How do you think the Japanese Cinema (old or new) is now considered around the World? What about the critics? The movie-goers?

As far as the general, non-specialist audience is concerned, it is still hampered by its presentation as “Japanese”: as soon as you present something as being Japanese, you evoke a set of preconceived images of what “Japanese” means. As a result, you’re always appealing to the same groups of people. This isn’t helped by the kind of marketing done by distributors and DVD labels, with catchphrases like “Asia Extreme” which only reinforce stereotypes. These strategies quickly become self-defeating, since you’re stuck with having to release films that fit into that bracket – a great film will go unseen because a distributor will have no clue how to pitch it to an audience, so they pick up a bottom-of-the-barrel horror quickie instead, just because it fits into the category. This way you lose even your established audience – how many crappy films are you going to buy with your hard-earned cash before giving up buying altogether?

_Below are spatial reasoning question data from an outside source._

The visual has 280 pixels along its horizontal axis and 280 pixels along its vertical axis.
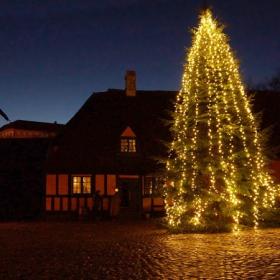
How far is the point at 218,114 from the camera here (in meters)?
20.6

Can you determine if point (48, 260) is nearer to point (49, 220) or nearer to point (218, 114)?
point (218, 114)

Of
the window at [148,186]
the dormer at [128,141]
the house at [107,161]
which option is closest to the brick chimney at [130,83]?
the house at [107,161]

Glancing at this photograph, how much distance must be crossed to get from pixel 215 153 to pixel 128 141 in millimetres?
11588

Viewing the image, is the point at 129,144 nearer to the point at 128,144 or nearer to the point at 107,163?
the point at 128,144

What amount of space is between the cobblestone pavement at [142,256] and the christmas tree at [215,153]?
1294mm

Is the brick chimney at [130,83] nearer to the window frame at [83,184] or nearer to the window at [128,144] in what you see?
the window at [128,144]

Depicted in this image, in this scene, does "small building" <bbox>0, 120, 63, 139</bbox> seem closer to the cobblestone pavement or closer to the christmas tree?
the christmas tree

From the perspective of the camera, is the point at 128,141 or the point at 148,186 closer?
the point at 148,186

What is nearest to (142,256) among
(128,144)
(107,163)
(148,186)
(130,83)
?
(107,163)

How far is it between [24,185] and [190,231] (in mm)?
14926

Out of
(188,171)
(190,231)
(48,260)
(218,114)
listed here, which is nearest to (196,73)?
(218,114)

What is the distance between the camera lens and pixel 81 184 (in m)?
30.4

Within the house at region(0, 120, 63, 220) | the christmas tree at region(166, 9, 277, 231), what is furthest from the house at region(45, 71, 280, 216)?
the christmas tree at region(166, 9, 277, 231)

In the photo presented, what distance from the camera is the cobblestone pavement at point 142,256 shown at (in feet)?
36.8
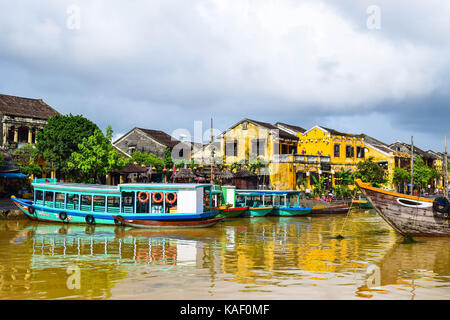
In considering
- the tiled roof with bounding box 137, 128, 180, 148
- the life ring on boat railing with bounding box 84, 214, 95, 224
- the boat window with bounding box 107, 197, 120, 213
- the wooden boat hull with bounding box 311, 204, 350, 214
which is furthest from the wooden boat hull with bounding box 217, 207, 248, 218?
the tiled roof with bounding box 137, 128, 180, 148

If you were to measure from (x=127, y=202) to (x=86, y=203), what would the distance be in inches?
102

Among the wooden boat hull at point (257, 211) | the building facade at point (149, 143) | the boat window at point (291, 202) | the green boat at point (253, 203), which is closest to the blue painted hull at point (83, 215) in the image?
the wooden boat hull at point (257, 211)

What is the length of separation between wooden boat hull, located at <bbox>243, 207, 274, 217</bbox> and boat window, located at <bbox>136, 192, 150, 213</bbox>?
898cm

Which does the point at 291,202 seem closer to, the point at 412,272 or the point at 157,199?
the point at 157,199

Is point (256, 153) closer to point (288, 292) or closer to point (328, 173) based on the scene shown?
point (328, 173)

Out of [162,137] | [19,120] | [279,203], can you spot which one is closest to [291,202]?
[279,203]

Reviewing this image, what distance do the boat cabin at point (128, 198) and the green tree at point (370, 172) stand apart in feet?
73.7

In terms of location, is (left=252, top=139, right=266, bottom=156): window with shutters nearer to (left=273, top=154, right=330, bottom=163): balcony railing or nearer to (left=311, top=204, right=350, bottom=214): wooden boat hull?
(left=273, top=154, right=330, bottom=163): balcony railing

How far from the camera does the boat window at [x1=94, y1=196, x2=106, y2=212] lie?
23.0 meters

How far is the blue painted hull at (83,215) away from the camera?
21.3 metres

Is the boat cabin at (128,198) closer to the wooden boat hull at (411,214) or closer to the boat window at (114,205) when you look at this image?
the boat window at (114,205)

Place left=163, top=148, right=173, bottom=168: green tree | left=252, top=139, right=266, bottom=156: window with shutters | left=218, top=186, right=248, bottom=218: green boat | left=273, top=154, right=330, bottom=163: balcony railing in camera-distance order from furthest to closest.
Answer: left=163, top=148, right=173, bottom=168: green tree, left=252, top=139, right=266, bottom=156: window with shutters, left=273, top=154, right=330, bottom=163: balcony railing, left=218, top=186, right=248, bottom=218: green boat

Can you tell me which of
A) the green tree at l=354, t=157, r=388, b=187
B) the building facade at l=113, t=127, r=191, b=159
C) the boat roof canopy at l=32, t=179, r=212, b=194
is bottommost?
the boat roof canopy at l=32, t=179, r=212, b=194
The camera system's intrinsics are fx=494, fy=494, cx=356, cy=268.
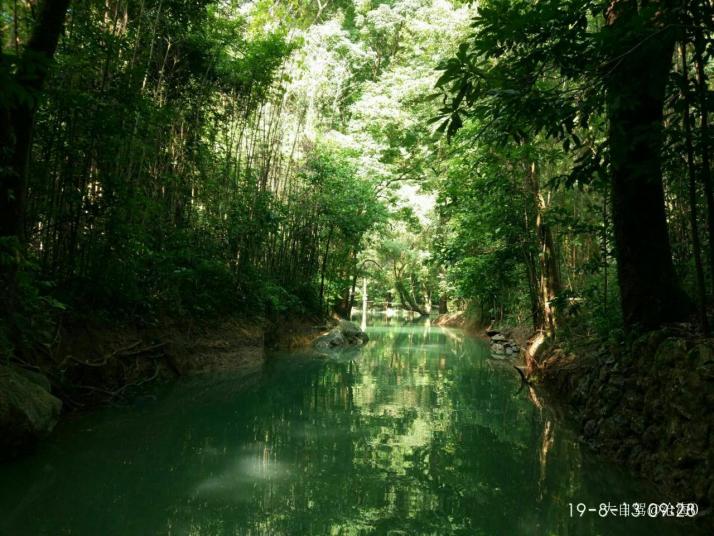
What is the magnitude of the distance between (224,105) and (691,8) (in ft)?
24.3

In terms of the critics, auteurism and the canonisation of film history have resulted in an extremely narrow view of foreign, ie non-western, cinema. For decades, European and North-American critics saw Asian cinema as meaning Kurosawa, Mizoguchi and Ozu + Satyajit Ray. Those are only four filmmakers from two countries that in themselves have produced – and continue to produce – hundreds of films every year! There is also a form cultural superiority at play: just compare this narrow Asian cannon to the far wider cannons of French or American filmmakers and notice how off-balance the differences in number and scale are. These factors have prevented us from looking further and digging deeper, from studying the context and the environment that shaped these great filmmakers. To me it’s pointless to say that there is no need to look at Nikkatsu’s genre films because we already know that Seijun Suzuki is the best of the bunch: aside from the talent you may yet discover, you completely ignore the very unique production environment that was a vital influence in shaping Suzuki’s film. His talent is all his own, but Suzuki didn’t exist in a vacuum.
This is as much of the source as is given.